Plaintiff’s second and third failure to warn claims failed on causation grounds.  With respect to the adequacy of the warning regarding lower dosages, plaintiff’s prescribing physician testified that he was aware of that risk already.  Further, he “unequivocally testified” that if plaintiff’s proposed label had been in effect, it would not have changed his prescribing decision.  Id. at *8-9.  Similarly, plaintiff’s prescriber testified that he knew how to monitor patients for TD, including using the very test plaintiff’s argued should have been part of the labeling.  In fact, the prescriber testified the test was something he learned about in medical school and he “didn’t need a drug company at the time to tell [him] about the [ ] test.”  Id. at *9.  Based on this testimony, plaintiff’s remaining failure to warn claims were dismissed.

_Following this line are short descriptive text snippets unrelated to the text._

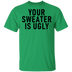 Your sweater Is Ugly CustomCat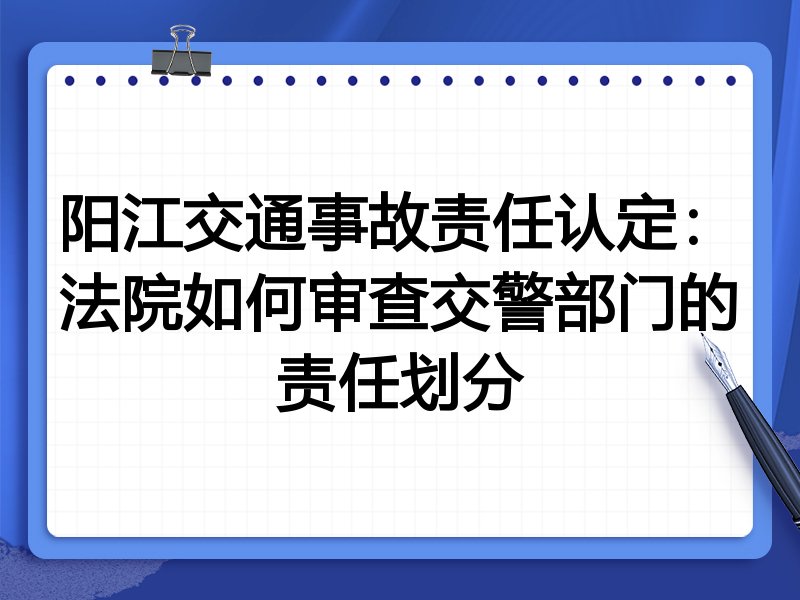 阳江交通事故责任认定:法院如何审查交警部门的责任划分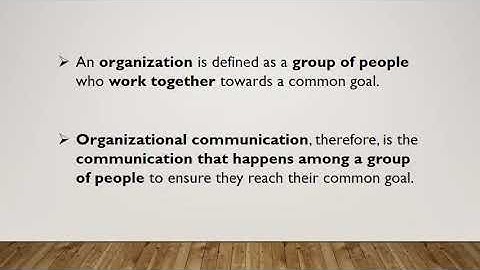LESSON 1:  INTRODUCTION TO ORGANIZATIONAL COMMUNICATION
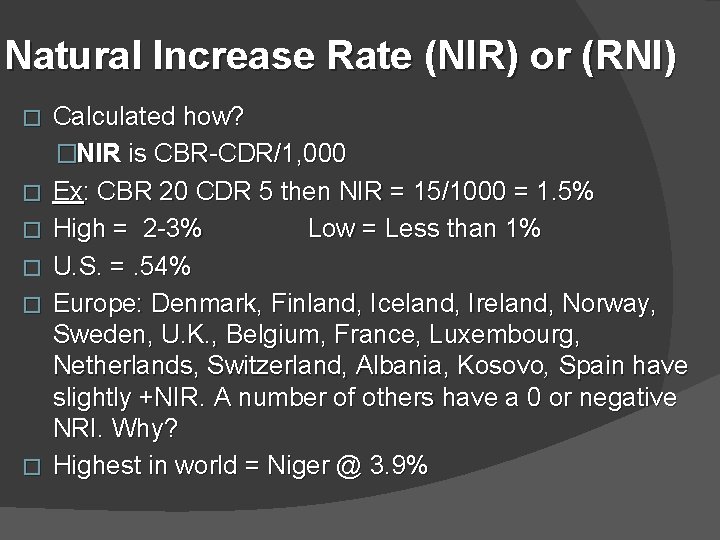 Natural Increase Rate (NIR) or (RNI) � � � Calculated how? �NIR is CBR-CDR/1,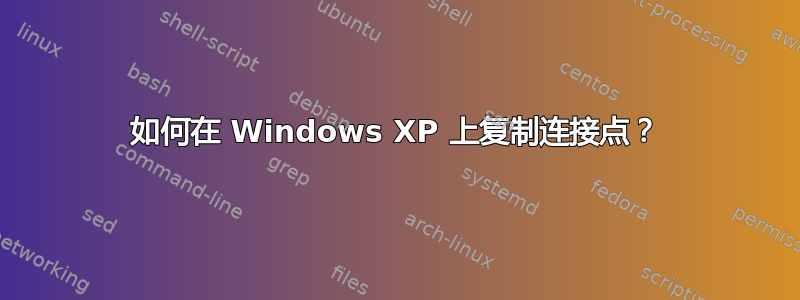 如何在 Windows XP 上复制连接点？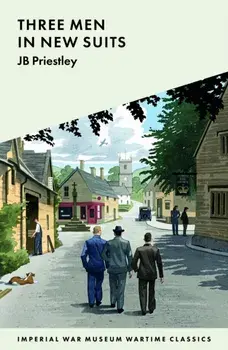 Three Men in New Suits. 2 New edition, Paperback/J B Priestley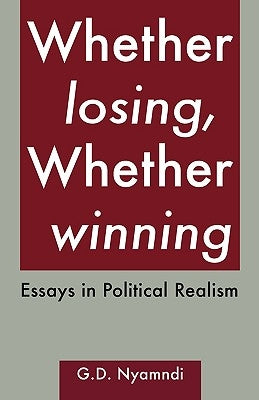 Whether Losing, Whether Winning. Essays in Political Realism by Nyamndi, G. D.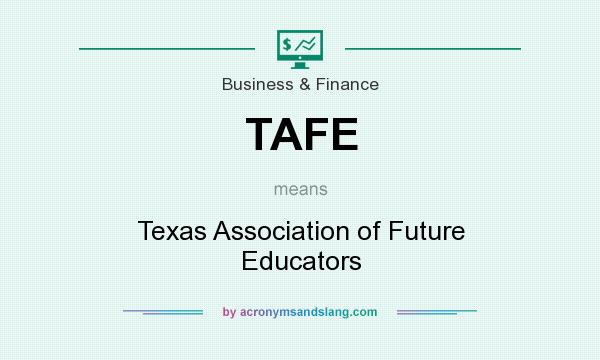 What does TAFE mean? It stands for Texas Association of Future Educators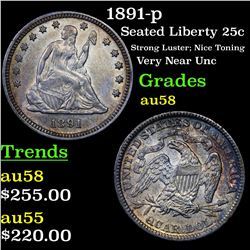 1891-p Seated Liberty Quarter 25c Grades Choice AU/BU Slider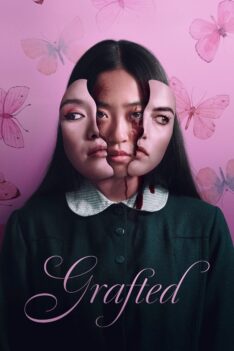 Grafted (2024) ถลก…นังหน้าสวย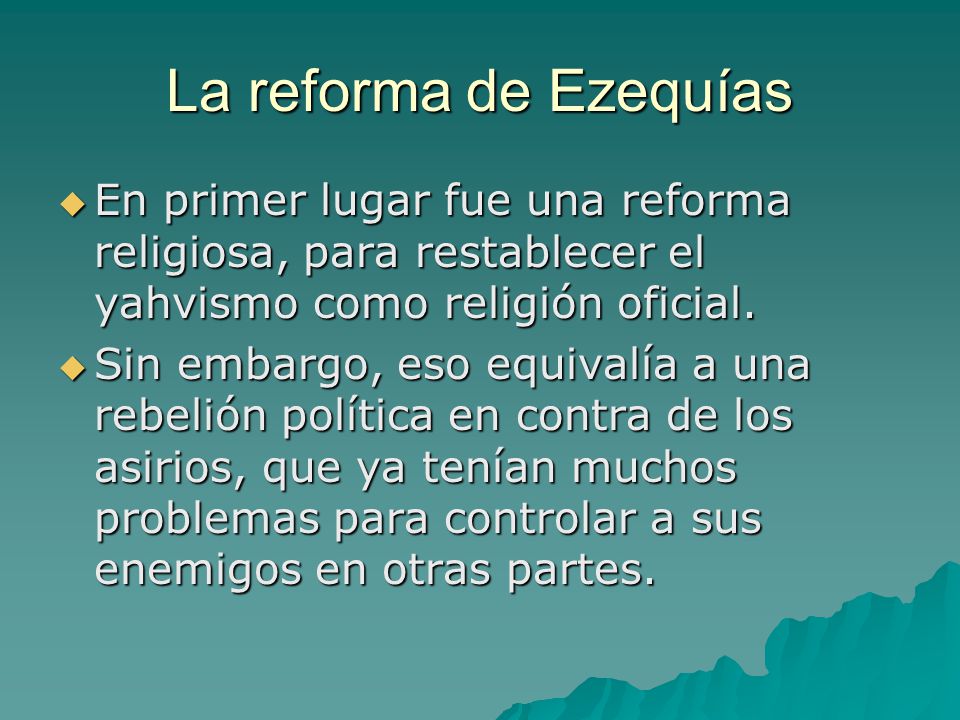 La reforma de Ezequías En primer lugar fue una reforma religiosa, para restablecer el yahvismo como religión oficial.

That left negligent design defect – California does not recognize strict liability design defect claims for prescription drugs.  Id.  The adequacy of the product’s design is therefore measured under a risk-benefit analysis that includes as a factor whether there is a feasible safer alternative design.  Id. at *10.  Plaintiff’s opposition to defendant’s summary judgment motion was not to proffer evidence to meet her burden of proof but rather to argue that she had no obligation to offer proof at this stage because she was “not required to divulge the testimony of medical witnesses designated to testify at trial.”  Id.  She’s wrong.  Plaintiff is not entitled to defeat summary judgment based on “the hope that something can be developed at trial in the way of evidence to support [her] claim.”  Id. (citation omitted).  Plaintiff simply did not have the expert design evidence needed to support a negligence claim.  She cited testimony by one of plaintiff’s treaters that that doctor may prescribe different drugs instead of Abilify, but that testimony does not support that those drugs were safer alternatives.  Id.  Likewise, Dr. Plunkett’s report merely discussed the availability of other treatments, not whether they were safer alternatives.  Nor did plaintiff point to any evidence of the relative costs and benefits of Abilify versus other drugs or any evidence that defendant failed to act as a reasonably careful designer in similar circumstances.  Id.  Hiding behind the secrecy of trial strategy doesn’t cut it to defeat summary judgment.